First, if multiple traits in different individuals make those individuals more likely to survive and reproduce, then the fact that individuals with these traits have more descendants than individuals without them means that eventually, every potential mate will have at least one of them -- so natural selection causes the accumulation of traits that did not occur in the same ancestors to be more probable and happen faster (in that sense, evolution in my "infinite resources, deathless world" might be slower -- I haven't done the math for it). In this respect, natural selection can be additive, not just subtractive, even without taking mutations into account.

Second, in point of fact, natural selection is not the sole cause of evolution. "Genetic drift" (purely random change in the frequency of traits that are all equally fit) has been recognized as a possible sort of evolution since the formation of the "modern synthesis" in the 1930's, and was brought into prominence by the work of Motoo Kimura in the 1960s. Neutral drift is why molecular clocks work, to the extent that they work. Natural selection is still thought to be the only significant cause of adaption, but not all evolution is adaptive.

Steven J. said...

Regarding new mutation and new information: you're not raising the proper objection to my argument. When I pointed out (quite correctly) that logically, mutations can change any sequence to any other, I automatically addressed the question of meaningfullness and new information (if I can add, subtract, duplicate, and switch around letters at random, I can turn "Carson" into any word in any language that can be written in the Latin alphabet).
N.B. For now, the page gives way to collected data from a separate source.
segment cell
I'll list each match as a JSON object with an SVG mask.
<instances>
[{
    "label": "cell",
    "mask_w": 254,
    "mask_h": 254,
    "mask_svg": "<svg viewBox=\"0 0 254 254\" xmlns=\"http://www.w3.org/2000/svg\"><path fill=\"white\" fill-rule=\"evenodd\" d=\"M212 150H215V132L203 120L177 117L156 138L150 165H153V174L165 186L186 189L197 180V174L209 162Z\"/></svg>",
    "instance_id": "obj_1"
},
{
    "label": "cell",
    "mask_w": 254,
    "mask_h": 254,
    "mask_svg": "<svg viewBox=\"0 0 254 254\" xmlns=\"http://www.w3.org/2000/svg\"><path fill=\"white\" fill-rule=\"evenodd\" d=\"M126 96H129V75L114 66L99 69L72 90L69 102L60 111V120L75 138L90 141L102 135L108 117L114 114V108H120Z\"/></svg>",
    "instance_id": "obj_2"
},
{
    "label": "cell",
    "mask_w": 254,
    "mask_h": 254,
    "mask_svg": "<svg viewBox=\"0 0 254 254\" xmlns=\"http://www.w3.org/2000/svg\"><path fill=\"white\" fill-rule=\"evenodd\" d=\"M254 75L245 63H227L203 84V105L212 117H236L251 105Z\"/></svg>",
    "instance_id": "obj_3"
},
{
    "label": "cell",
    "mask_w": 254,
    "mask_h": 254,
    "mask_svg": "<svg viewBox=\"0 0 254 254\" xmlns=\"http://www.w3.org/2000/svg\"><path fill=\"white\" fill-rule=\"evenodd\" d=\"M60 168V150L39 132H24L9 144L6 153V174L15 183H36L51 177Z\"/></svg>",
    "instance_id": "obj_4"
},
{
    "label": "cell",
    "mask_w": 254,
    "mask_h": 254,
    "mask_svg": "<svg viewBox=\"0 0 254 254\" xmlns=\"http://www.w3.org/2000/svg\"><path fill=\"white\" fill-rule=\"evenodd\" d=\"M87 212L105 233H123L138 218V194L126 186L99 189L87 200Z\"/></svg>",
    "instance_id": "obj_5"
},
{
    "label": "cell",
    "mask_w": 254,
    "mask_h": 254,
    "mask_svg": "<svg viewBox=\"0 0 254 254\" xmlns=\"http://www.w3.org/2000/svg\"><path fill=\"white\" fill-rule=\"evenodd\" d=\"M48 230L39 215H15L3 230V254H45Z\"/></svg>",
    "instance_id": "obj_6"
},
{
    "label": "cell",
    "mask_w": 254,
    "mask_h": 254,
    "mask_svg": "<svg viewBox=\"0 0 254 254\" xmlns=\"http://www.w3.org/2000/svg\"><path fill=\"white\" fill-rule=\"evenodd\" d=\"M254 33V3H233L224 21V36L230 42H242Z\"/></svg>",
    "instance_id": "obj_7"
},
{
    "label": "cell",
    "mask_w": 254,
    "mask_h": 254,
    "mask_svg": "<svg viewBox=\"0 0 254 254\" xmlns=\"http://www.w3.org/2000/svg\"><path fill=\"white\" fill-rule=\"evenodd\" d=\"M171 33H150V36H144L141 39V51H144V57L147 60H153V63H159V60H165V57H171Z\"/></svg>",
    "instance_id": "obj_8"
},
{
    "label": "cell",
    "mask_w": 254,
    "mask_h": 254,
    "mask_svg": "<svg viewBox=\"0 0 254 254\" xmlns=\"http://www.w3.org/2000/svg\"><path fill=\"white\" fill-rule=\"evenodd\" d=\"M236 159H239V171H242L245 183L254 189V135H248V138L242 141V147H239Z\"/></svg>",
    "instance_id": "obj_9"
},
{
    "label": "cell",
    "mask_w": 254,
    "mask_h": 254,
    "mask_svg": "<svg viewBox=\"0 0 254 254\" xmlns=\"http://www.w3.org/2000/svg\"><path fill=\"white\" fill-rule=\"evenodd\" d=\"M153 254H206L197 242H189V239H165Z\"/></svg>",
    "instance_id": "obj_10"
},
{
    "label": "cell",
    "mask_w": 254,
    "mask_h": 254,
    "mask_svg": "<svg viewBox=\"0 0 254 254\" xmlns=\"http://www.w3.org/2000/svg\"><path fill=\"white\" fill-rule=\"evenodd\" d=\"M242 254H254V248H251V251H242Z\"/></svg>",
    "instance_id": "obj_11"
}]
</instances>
The proper objection is to look back to my mention of "local adaptive peaks." It is conceivable that every "kind" occupies an island with a typical, shifting "fitness landscape" (so that species can change "within kinds" and adapt in different ways while remaining in the same "kind"), but that there are immense, unalterable canyons of globally low fitness between these islands -- so that any sort of evolutionary change that would move a population out of a "kind" makes it less fit, so that while there are myriad chains of mutations that could change, e.g. a monkey into a man, every one of those mutational paths leads through a region of grossly inferior fitness that natural selection cannot cross. Then we can argue over whether this is in fact correct.

Asking where the genetic "letters" first came from is moving the goalposts, from evolution to abiogenesis. However, the formation of nucleotides, at least, is simple chemistry; they, and other components of DNA, are formed naturally from simpler chemicals under many conditions. Getting them together to form DNA is an unsolved problem, though, e.g. the formation of RNA precursors from inorganic common chemicals at the University of Manchester in the UK suggests that it may not be unsolved forever.

The "meaning" of nucleotidds -- the correlation between the 64 three-nucleotide codons used in DNA and the 20 amino acids used in proteins -- does not seem to be random but is correlated with the chemical properties of the nucleotides themselves. Presumably, the meaning of the genetic alphabet, like the letters themselves, arose through the laws of chemistry.